Il nuovo filone di inchiesta sarebbe composto da due fascicoli: uno per falso ideologico e l'altro per soppressione di documento pubblico. Così finiscono indagati i carabinieri che ebbero a che fare con le notazioni sullo stato di salute di Cucchi e col suo fotosegnalamento. Tra loro Francesco Di Sano, in servizio alla stazione di Tor Sapienza che ebbe in custodia Cucchi, e il luogotenente Massimiliano Colombo, comandante della stessa caserma dove Cucchi arrivò dopo essere stato picchiato durante il fotosegnalamento. Colombo sarà interrogato la prossima settimana ed è già stato sottoposto a perquisizione: l'atto istruttorio puntava ad individuare eventuali comunicazioni sulla vicenda tra lui e i suoi superiori dell'epoca. La posizione dei due indagati si è aggravata dopo le dichiarazioni di Tedesco, che nel verbale punta il dito su una serie di omissioni e atti falsificati sui quali la Procura ha attivato verifiche. Sotto la lente degli inquirenti ci sono quindi gli interlocutori del comandante della stazione Appia, il maresciallo Mandolini.

In particolare l'interlocutore di una telefonata che avvenne alla presenza di Tedesco nella quale il maresciallo Mandolini chiede di modificare le annotazioni redatte dai militari in servizio presso la stazione di Tor Sapienza nella notte del 16 ottobre 2009, quando fu fermato Cucchi. Atti che in effetti furono cambiati togliendo dettagli sulle condizioni di salute di Stefano. Ad ammettere che fossero state modificate era stato lo stesso Di Sano in aula, precisando che si era trattato di "un ordine gerarchico". Su una delle annotazioni modificate è apposta la firma del piantone Gianluca Colicchio, che subentrò nella custodia di Cucchi a Di Sano, anche lui autore di un'ulteriore annotazione alterata.
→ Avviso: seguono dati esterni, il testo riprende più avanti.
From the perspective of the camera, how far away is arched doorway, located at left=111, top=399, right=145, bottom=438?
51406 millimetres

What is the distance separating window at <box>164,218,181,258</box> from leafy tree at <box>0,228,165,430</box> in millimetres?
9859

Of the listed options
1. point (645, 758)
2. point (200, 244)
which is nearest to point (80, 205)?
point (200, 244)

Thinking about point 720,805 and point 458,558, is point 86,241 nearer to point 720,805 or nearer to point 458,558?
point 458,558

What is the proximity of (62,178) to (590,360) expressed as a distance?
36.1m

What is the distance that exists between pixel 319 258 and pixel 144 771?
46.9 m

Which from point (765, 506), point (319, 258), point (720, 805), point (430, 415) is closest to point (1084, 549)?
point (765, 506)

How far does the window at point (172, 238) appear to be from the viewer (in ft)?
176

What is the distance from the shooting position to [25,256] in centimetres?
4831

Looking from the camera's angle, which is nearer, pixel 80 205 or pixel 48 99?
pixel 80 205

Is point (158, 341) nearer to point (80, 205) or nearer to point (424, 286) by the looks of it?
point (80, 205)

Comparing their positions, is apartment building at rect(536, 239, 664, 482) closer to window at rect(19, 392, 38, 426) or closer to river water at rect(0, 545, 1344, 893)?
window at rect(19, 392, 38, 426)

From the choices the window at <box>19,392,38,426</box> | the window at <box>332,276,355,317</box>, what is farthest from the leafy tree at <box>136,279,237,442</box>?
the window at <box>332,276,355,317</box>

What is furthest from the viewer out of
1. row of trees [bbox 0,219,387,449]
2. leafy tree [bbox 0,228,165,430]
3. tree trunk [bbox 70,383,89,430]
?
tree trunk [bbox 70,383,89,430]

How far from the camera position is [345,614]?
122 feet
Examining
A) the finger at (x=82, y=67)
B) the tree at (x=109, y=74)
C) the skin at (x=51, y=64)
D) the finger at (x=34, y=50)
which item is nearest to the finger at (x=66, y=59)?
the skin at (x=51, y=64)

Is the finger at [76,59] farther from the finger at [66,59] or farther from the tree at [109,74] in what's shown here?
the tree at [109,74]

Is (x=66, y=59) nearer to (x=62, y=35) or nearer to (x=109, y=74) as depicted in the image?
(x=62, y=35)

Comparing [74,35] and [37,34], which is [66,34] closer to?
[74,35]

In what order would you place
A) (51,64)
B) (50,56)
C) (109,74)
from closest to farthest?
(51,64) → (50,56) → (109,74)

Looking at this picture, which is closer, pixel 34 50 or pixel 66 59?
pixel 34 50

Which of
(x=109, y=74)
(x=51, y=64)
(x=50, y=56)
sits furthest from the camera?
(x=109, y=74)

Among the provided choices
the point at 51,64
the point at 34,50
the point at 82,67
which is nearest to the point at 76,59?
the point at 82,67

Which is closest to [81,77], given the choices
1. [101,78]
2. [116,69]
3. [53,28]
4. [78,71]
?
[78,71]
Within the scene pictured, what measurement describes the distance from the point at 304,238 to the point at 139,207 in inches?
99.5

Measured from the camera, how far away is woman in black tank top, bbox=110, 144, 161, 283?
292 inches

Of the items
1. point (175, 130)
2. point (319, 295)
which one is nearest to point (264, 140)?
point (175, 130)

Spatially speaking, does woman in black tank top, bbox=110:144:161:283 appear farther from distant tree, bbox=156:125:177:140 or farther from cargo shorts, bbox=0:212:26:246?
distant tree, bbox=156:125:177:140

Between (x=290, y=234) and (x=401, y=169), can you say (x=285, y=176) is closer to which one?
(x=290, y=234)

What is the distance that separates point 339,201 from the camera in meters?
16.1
Entrambi sono coinvolti nell'inchiesta. L'ipotesi è che quelle modifiche fossero state richieste per coprire il presunto pestaggio e creare una 'nuova versione' sulle condizioni di Cucchi dopo l'arresto. Annotazioni da fornire poi alla catena gerarchica nell'ambito di un'indagine interna. La lente dei magistrati è anche sugli atti del fotosegnalamento che risultano modificati: dal registro fu cancellato con il bianchetto il nome di Cucchi. Le indagini ora puntano anche a capire se e fino a quale livello viene coinvolta la scala gerarchica in questa vicenda di falsi documenti e omissioni. In questo senso gli accertamenti proseguono anche per capire chi partecipò ad una riunione sul caso Cucchi, dopo la morte del giovane, convocata "da un Alto ufficiale dell'Arma", secondo il racconto di Tedesco. "Diversi militari furono chiamati a rapporto - dice Tedesco nel verbale - nell'ambito di un'indagine interna, io non fui convocato".

Secondo l’avvocato di Tedesco, Eugenio Pini, il muro sta venendo giù. Sempre sul fronte processuale, un'altra delle mosse dei legali della famiglia Cucchi, sarà quella di fare luce sull'inchiesta interna che fu avviata dopo la morte del giovane e alla quale, secondo quanto riferito nelle testimonianze rese in udienza da alcuni dei carabinieri, era presente anche il generale Vittorio Tomasone, che “sarà ascoltato in aula entro gennaio su nostra richiesta", ha spiegato il legale della famiglia Cucchi. Ma di quella riunione - spiegano i legali - mancherebbe qualsiasi atto o verbale. Gli inquirenti puntano anche a capire a che punto della scala gerarchica arrivarono le richieste di modifica delle annotazioni, come nel caso dei due diversi documenti redatti dall'appuntato scelto Francesco Di Sano, all'epoca in servizio alla stazione di Tor Sapienza.

A chiedere "che siano accertate tutte le cause e le dinamiche di quanto successe quella sera" sono anche gli stessi vertici dell'Arma. Primo fra tutti, il comandante generale Giovanni Nistri. "Forse si è aperto uno spiraglio di luce - ha detto Nistri a Radio Capital - mi sembra che sia la prima volta che un militare di quelli presenti quella sera ha riferito la sua verità, che ora dovrà passare al vaglio dell'autorità giudiziaria, ma noi siamo al fianco dell'autorità giudiziaria, perché è ora che siano accertate tutte le cause e le dinamiche di quanto successe quella sera". Il generale si è detto disponibile a incontrare di nuovo Ilaria Cucchi.